Let’s try a light upscale redo:
I took a variation on this and tested max upscale, for my purposes this level of resolution isn’t necessary, but I could see it being a silver bullet for many usecases.
Pros
Extremely straightforward and simple user flow.
High quality output.
The negative prompting command in Midjourney is probably going to be quickly copied by any competitors. (You can tell it “—no trees”). There’s a bunch of commands in the User Manual that offer limited customization.
the /prefer suffix command is very useful for cases like mine, and is essentially the same very basic solution I was using for the persistence problem previously.
Cons
Lack of access to code means you aren’t able to fine tune the model- this won’t be a major issue for 90% of users.
Still confined to beta as of July 2022. The only way to get in that isn’t getting off the beta list is to have a friend who did get an invite signed up for the paid version and then invite you. This is really roundabout and I’m not sure of the team’s reasons for doing things this way- it seems like a straightforward store page would be easier.

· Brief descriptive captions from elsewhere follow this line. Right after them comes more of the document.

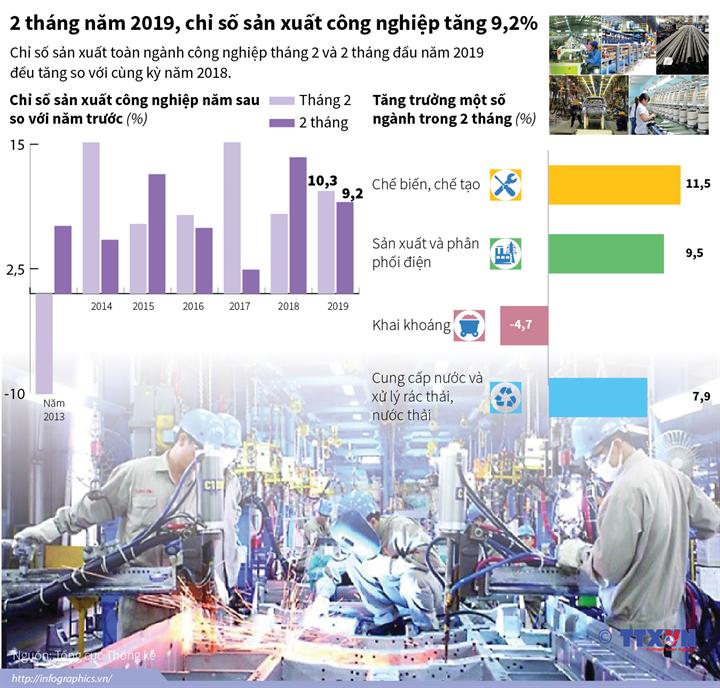 2 tháng năm 2019, chỉ số sản xuất công nghiệp tăng 9,2%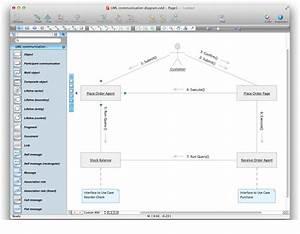 Communication Diagram Uml2 0    Collaboration Uml1 X
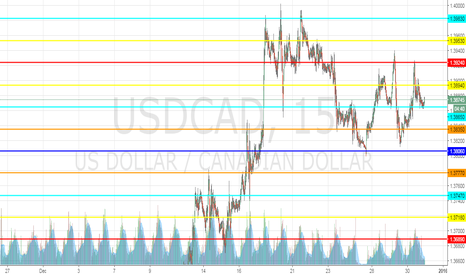 USDCAD: Intersteing Level to watch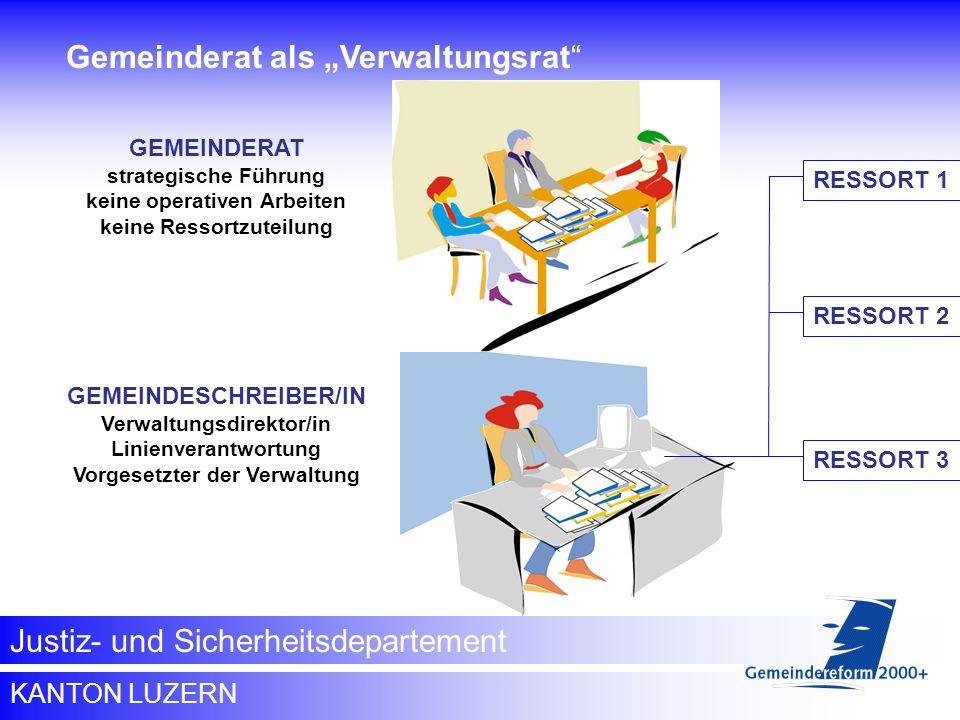 """Gemeinderat als """"Verwaltungsrat"""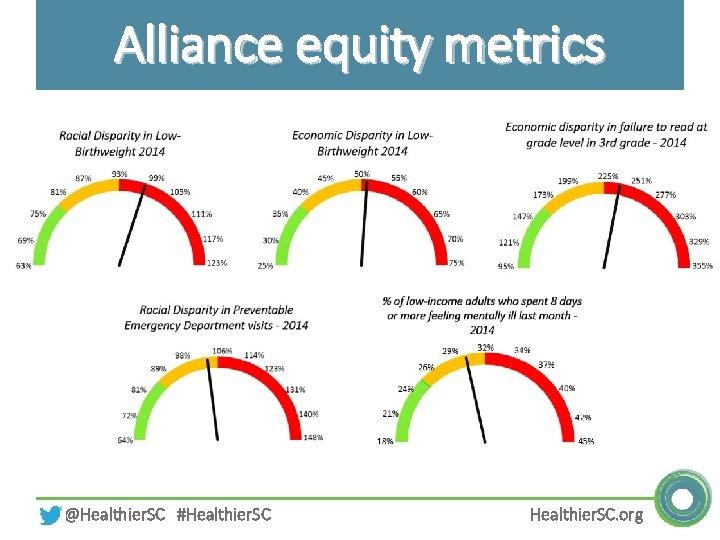 Alliance equity metrics @Healthier. SC #Healthier. SC. org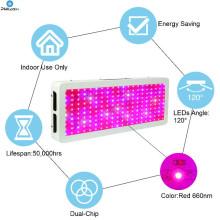 Full Spectrum LED COB Chip Grow Light
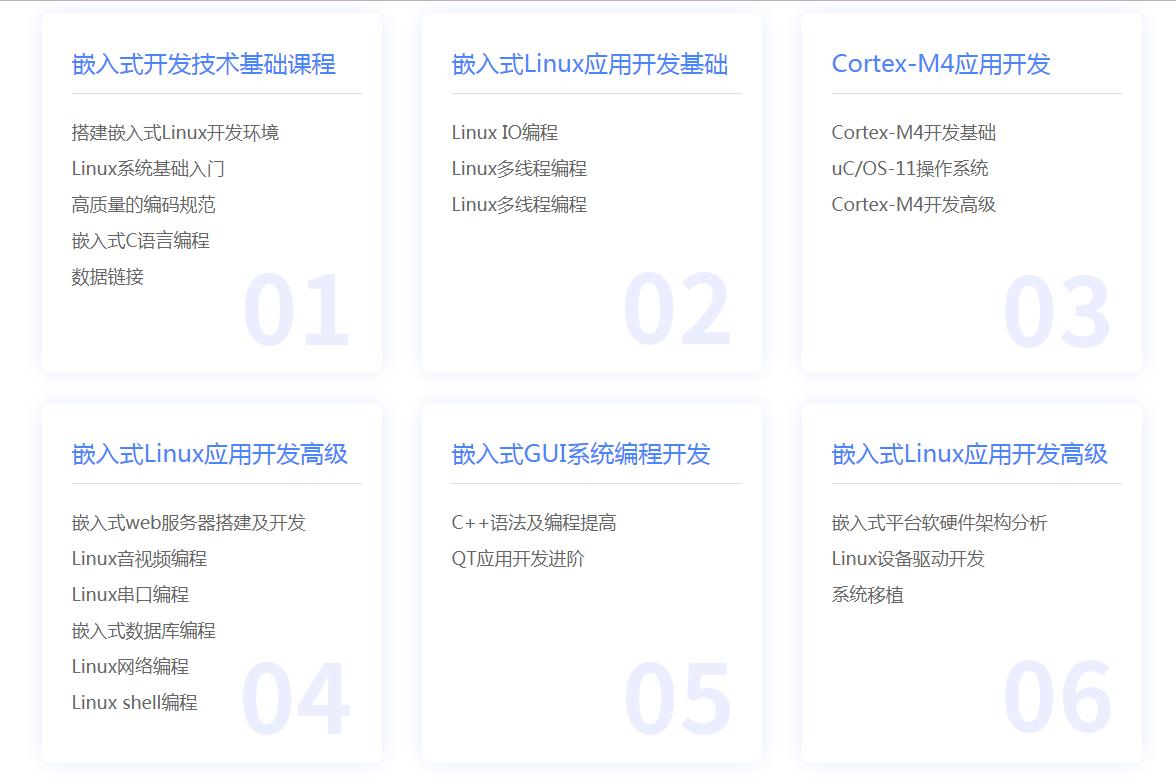 粤嵌,物联网,嵌入式,linux,linux培训,嵌入式培训,前途无忧,梧桐课堂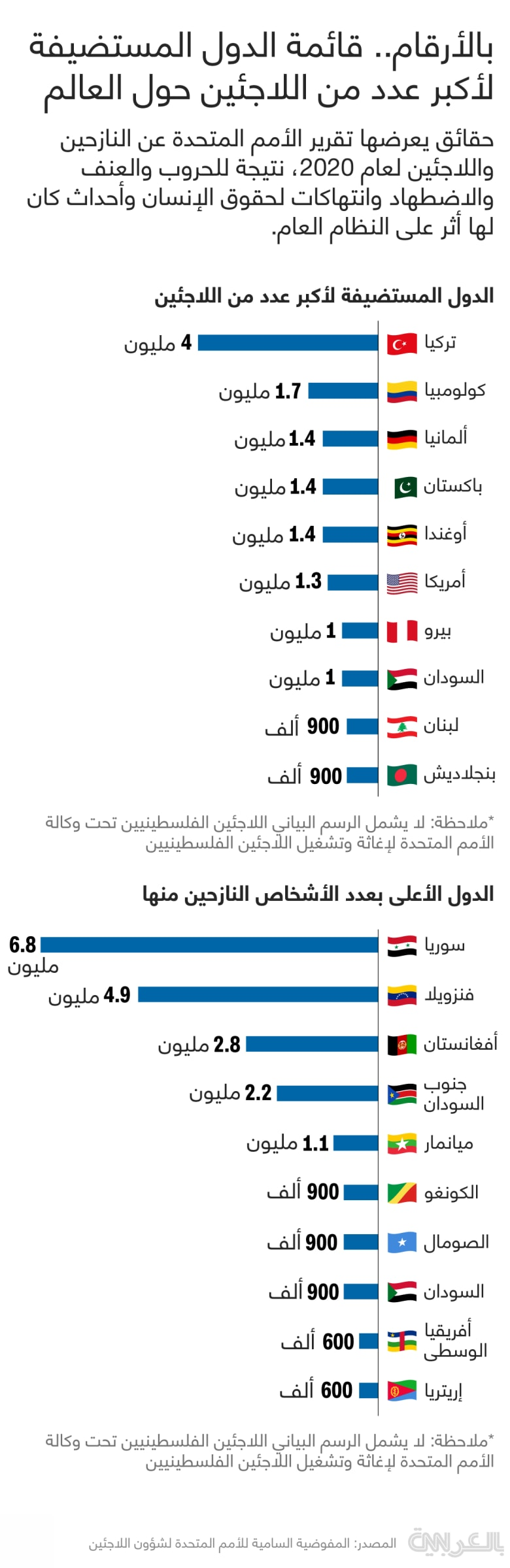 Top-countries-hosting-refugees-2020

Using discord as a user interface and putting the returns in public channels makes it obnoxious to find your image- there’s lots of scrolling and having your post bumped around. I was frustrated having a bunch of cool images pop into my workspace- I want to focus on the thing I’m making, and it’s very easy for me to get distracted by other people working directly on top of me.
However, this is only a “free beta” problem. If you subscribe you can message their bot directly.
Like OpenAI, Midjourney is very obviously gearing up to go pay-to-play after it concludes the free trial period. Not only that, but for unlimited use the monthly subscription will start at $30.
Conclusions
If I were looking for a plug-and-play tool to hit the ground running with, Midjourney would be the hands-down pick. However, its difficulty of access is currently going to prevent many prospective users from doing so. If you want to learn about AI and get your hands on some actual code, this isn’t the model for you.
If you’re just starting out and want to get experience with a well explained and simple model, Dall-e Flow is for you. It’s powered by Craiyon, which most people are now familiar with, and is relatively fast compared to Disco Diffusion. It’s a really good example of slotting different models together in a flow and also has good support for running it other places than just Colab.
If you’re a bit more grizzled and have a lot of time on your hands, I would recommend Disco Diffusion. It’s powerful and feature rich at the expense of a steep learning curve. Despite that, it’s still open enough to fine tune!